A bipartisan group of House members has called on the Department of Transportation to reverse regulatory guidance issued in June that limits the ability of supply trucks to service oil and gas fields.
"Such a change significantly restricts the operations of individuals and businesses engaged in hydraulic fracturing or 'fracking' operations, thereby increasing their costs and restricting their ability to provide good-paying jobs to American citizens and low-cost energy to U.S. consumers," they wrote in a letter released Friday.
At issue is regulatory guidance that the Federal Motor Carrier Safety Administration (FMCSA) released in June. For the first time in decades, the FMCSA said that some supply vehicles would not benefit from a policy that allows drivers of commercial vehicles to stay on duty beyond the 11-hour limit that the government imposes for safety reasons.

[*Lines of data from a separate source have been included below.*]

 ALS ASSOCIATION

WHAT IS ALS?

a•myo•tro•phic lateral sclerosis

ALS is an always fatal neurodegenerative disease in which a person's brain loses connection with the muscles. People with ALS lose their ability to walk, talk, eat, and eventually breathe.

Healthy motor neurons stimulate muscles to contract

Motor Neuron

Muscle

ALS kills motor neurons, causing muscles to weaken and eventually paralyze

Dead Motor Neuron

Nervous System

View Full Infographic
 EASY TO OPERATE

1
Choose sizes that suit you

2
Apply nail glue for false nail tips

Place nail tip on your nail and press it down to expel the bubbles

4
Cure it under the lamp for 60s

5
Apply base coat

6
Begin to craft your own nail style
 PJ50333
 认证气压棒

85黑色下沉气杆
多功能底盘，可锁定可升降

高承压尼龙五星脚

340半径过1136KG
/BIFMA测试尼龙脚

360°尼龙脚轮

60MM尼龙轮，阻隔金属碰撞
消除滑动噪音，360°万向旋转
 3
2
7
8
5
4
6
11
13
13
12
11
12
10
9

It is often necessary for drivers servicing oil and gas fields to stay on duty beyond 11 hours because these fields can be in remote areas accessible only by unpaved roads. In addition, once these trucks get to the oil or gas field, they are often forced to wait to load or unload, based on the activity going on at the site.
Under the FMCSA's regulatory guidance, only drivers of trucks related directly to oil and gas operations will still benefit from the ability to stay on duty for extended periods of time. But other drivers, such as those driving trucks supplying general supplies, or moving sand and water to and from the site, will be capped at 11 hours a day.

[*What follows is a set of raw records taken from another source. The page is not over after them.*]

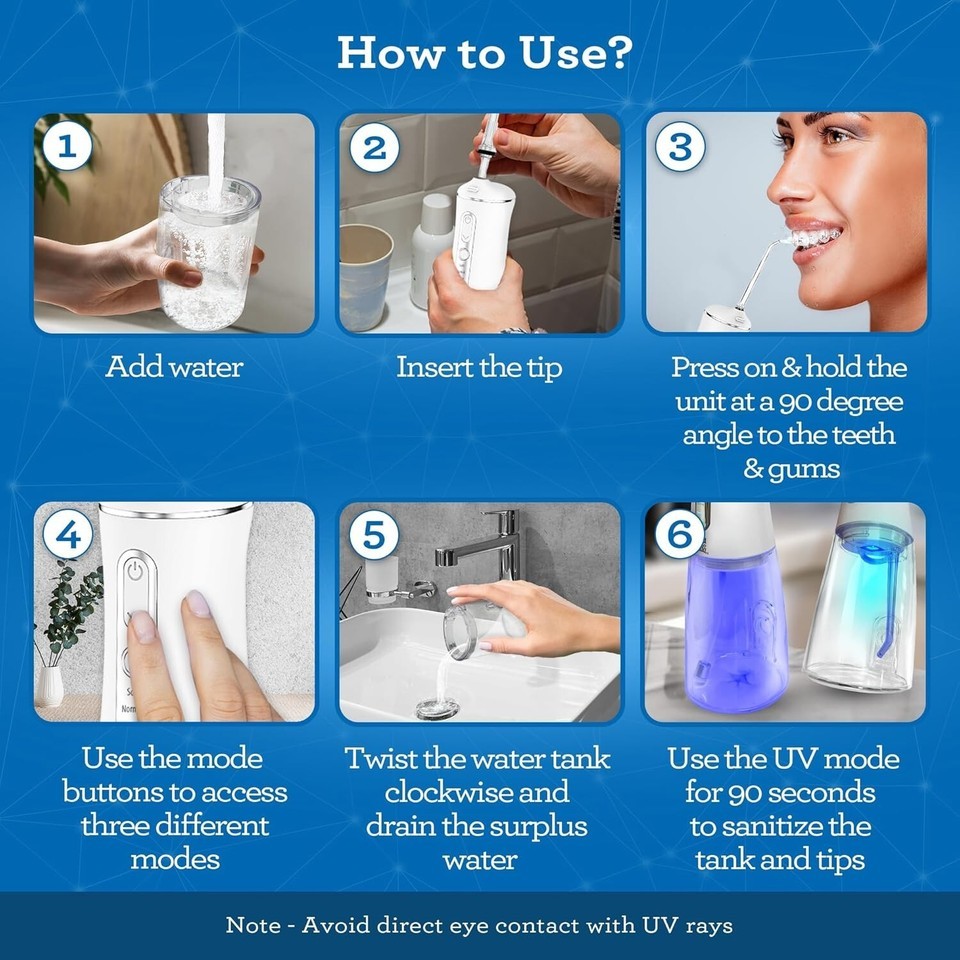 How to Use?

1

Add water

2

Insert the tip

3

Press on & hold the unit at a 90 degree angle to the teeth & gums

4

Use the mode buttons to access three different modes

5

Twist the water tank clockwise and drain the surplus water

6

Use the UV mode for 90 seconds to sanitize the tank and tips

Note - Avoid direct eye contact with UV rays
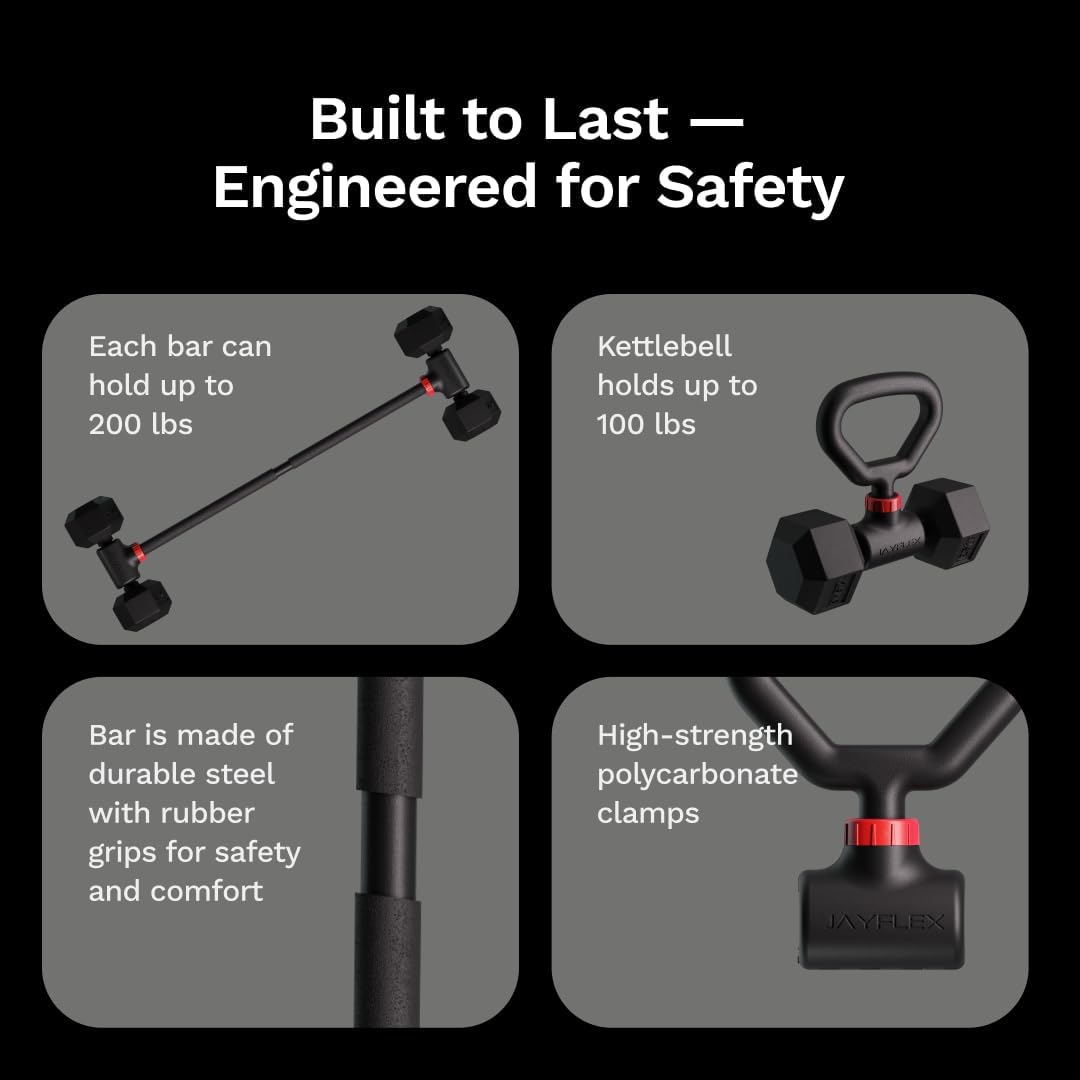 Built to Last — Engineered for Safety

Each bar can hold up to 200 lbs

Kettlebell holds up to 100 lbs

JAYFLEX

Bar is made of durable steel with rubber grips for safety and comfort

High-strength polycarbonate clamps

JAYFLEX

The House letter argued that this new guidance would create two classes of drivers that would make it much harder for the oil and gas site to coordinate its operations. It also warned that the change would require more drivers and more trucks, which would increase cost and produce more vehicle traffic.
"Considering the substandard condition of this infrastructure, we believe this increased traffic to be an untenable outcome of this Guidance," they wrote.

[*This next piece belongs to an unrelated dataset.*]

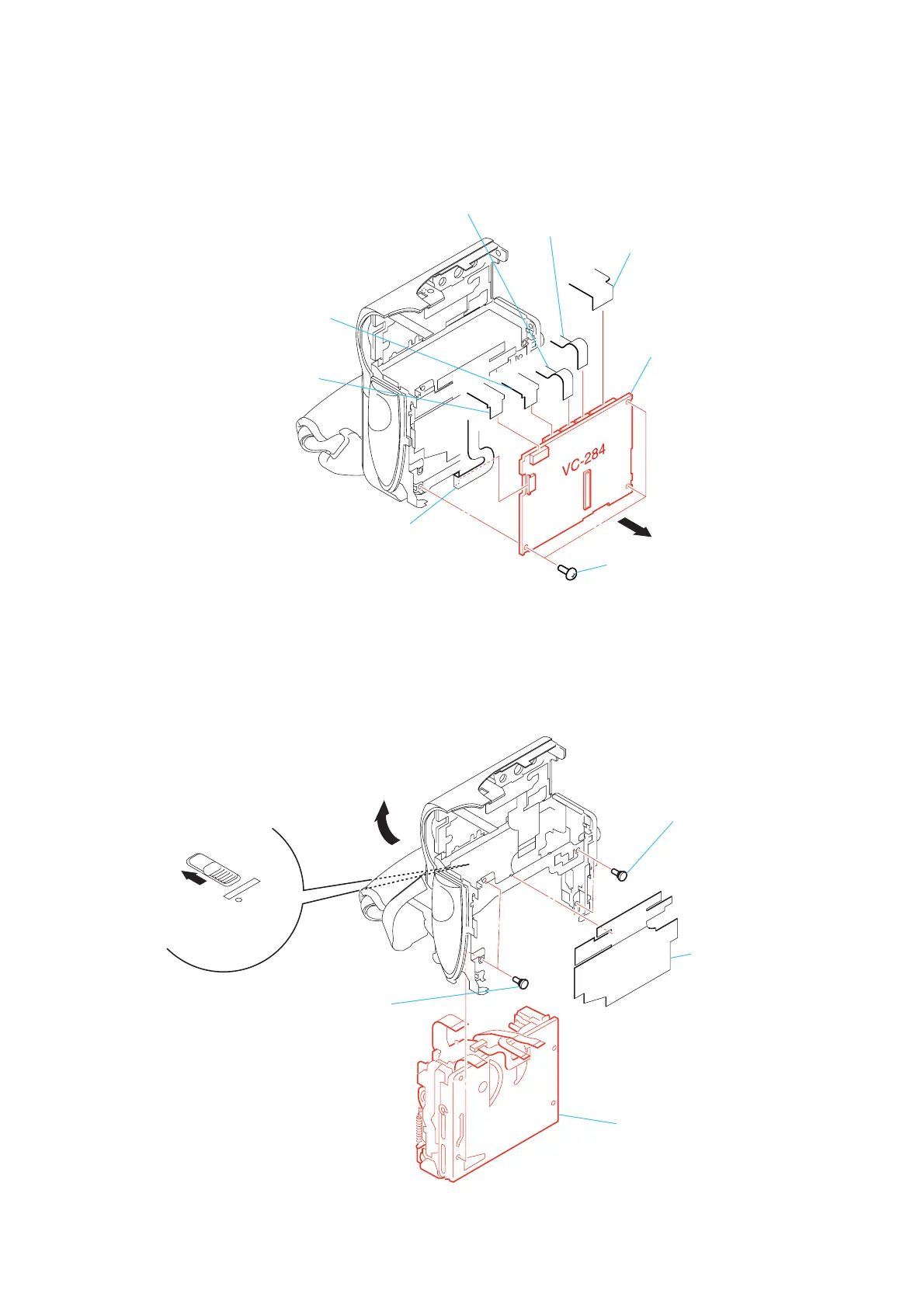 VC-284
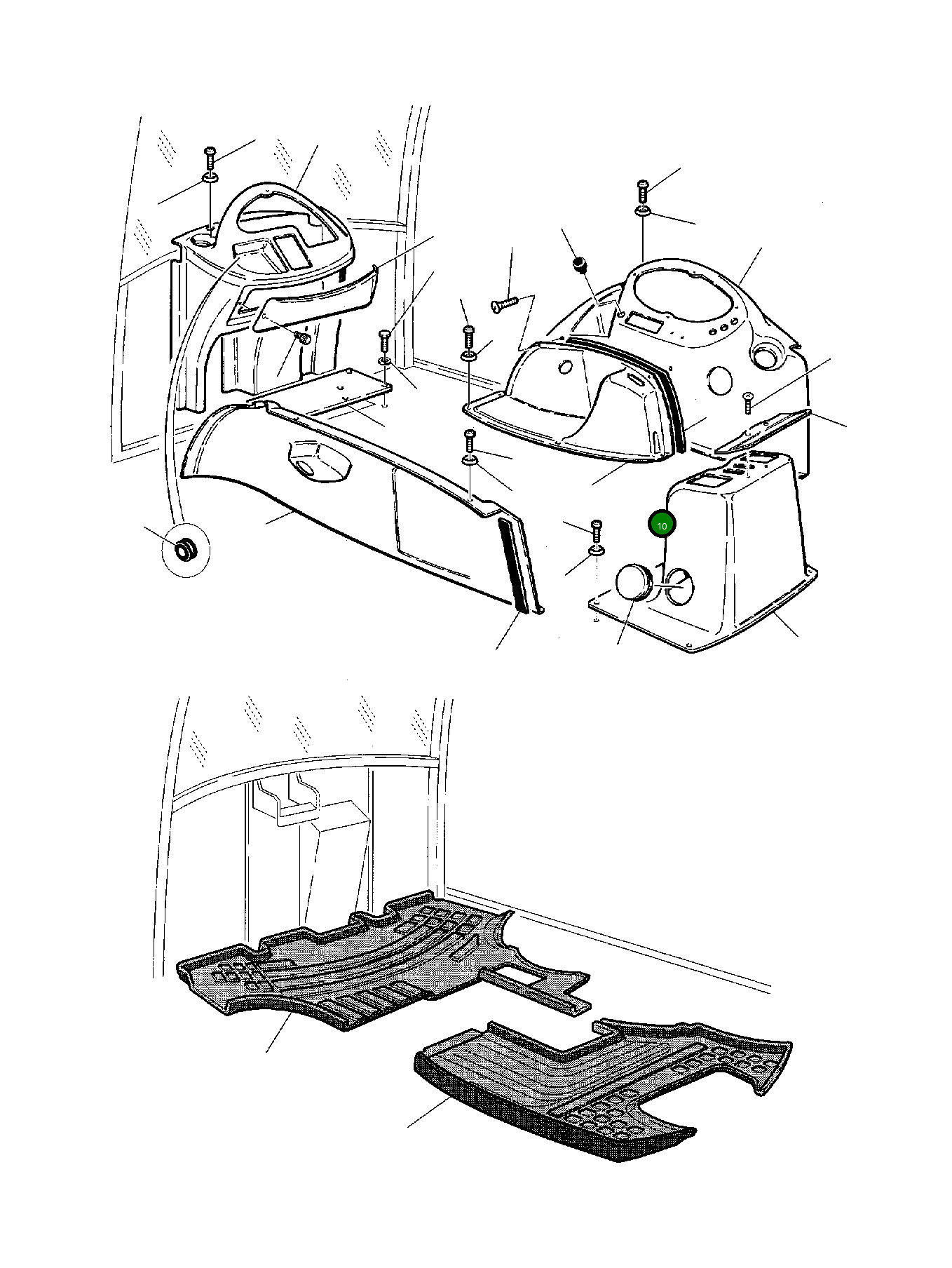 10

A House aide said members are pressing the FMCSA to reassess its guidance, and at the very least go through formal rulemaking process rather than make this change through a guidance document. An official process would also allow industry input into the decision.
"Changes of such magnitude must be made only after the industry has had proper time to review this change and submit comments to FMCSA," they wrote.
The aide said that while the FMCSA guidance took effect in early June, officials have since extended the comment period and are holding "listening sessions" across the country, which could be a sign that the FMCSA is open to adjusting the guidance.